Macros (and syntax extensions and compiler plugins) - where are we at?

Procedural macros are one of the main reasons Rust programmers use nightly rather than stable Rust, and one of the few areas still causing breaking changes. Recently, part of the story around procedural macros has been coming together and here I'll explain what you can do today, and where we're going in the future.

TL;DR: as a procedural macro author, you're now able to write custom derive implementations which are on a fast track to stabilisation, and to experiment with the beginnings of our long-term plan for general purpose procedural macros. As a user of procedural macros, you'll soon be saying goodbye to bustage in procedural macro libraries caused by changes to compiler internals.

Macros today

Macros are an important part of Rust. They facilitate convenient and safe functionality used by all Rust programmers, such as println! and assert!; they reduce boilerplate, and make implementing traits trivial via derive. They also allow libraries to provide interesting and unusual abstractions.
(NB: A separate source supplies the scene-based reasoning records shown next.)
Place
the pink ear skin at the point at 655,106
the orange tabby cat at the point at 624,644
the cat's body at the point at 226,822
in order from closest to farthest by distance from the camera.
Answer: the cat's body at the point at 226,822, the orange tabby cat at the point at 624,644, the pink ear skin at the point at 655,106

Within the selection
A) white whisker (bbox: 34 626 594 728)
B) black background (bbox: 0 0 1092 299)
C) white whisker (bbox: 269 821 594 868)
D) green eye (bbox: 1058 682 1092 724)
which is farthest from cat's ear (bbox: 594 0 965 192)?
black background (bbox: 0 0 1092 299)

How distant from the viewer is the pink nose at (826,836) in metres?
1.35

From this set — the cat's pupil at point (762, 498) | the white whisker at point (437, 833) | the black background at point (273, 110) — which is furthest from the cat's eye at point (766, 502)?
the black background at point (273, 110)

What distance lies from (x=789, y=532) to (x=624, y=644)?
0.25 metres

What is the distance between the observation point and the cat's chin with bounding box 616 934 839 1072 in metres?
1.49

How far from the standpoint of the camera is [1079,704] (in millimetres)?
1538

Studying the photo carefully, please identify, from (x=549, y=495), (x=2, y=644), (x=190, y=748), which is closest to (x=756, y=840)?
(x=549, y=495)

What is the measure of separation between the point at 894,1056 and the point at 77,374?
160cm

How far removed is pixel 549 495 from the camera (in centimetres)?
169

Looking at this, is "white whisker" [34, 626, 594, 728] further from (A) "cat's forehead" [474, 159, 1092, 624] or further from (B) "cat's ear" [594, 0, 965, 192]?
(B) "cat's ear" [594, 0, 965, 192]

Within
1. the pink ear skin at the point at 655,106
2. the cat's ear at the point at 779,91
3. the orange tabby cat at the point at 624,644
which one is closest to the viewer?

However, macros are a rough corner - declarative macros (macro_rules macros) have their own system for modularisation, a fiddly syntax for declarations, and some odd rules around hygiene. Procedural macros (aka syntax extensions, compiler plugins) are unstable and painful to use. Despite that, they are used to implement some core parts of the ecosystem, including serialisation, and this causes a great deal of friction for Rust users who have to use nightly Rust or clunky build systems, and either way get hit with regular upstream breakage.

Future of procedural macros

We strongly want to improve this situation. Our current priority is procedural macros, and in particular the parts of the procedural macro system which force Rust users onto nightly or cause recurring upstream errors.

Our goal is an expressive, powerful, and well-designed system that is as stable as the rest of the language. Design work is ongoing in the RFC process. We have accepted RFCs on naming and custom derive/macros 1.1, there are open RFCs on the overall design of procedural macros, attributes, etc., and probably several more to come, in particular about the libraries available to macro authors.

The future, today!

One of the core innovations to the procedural macro system is to base our macros on tokens rather than AST nodes. The AST is a compiler-internal data structure; it must change whenever we add new syntax to the compiler, and often changes even when we don't due to refactoring, etc. That means that macros based on the AST break whenever the compiler changes, i.e., with every new version. In contrast, tokens are mostly stable, and even when they must change, that change can easily be abstracted over.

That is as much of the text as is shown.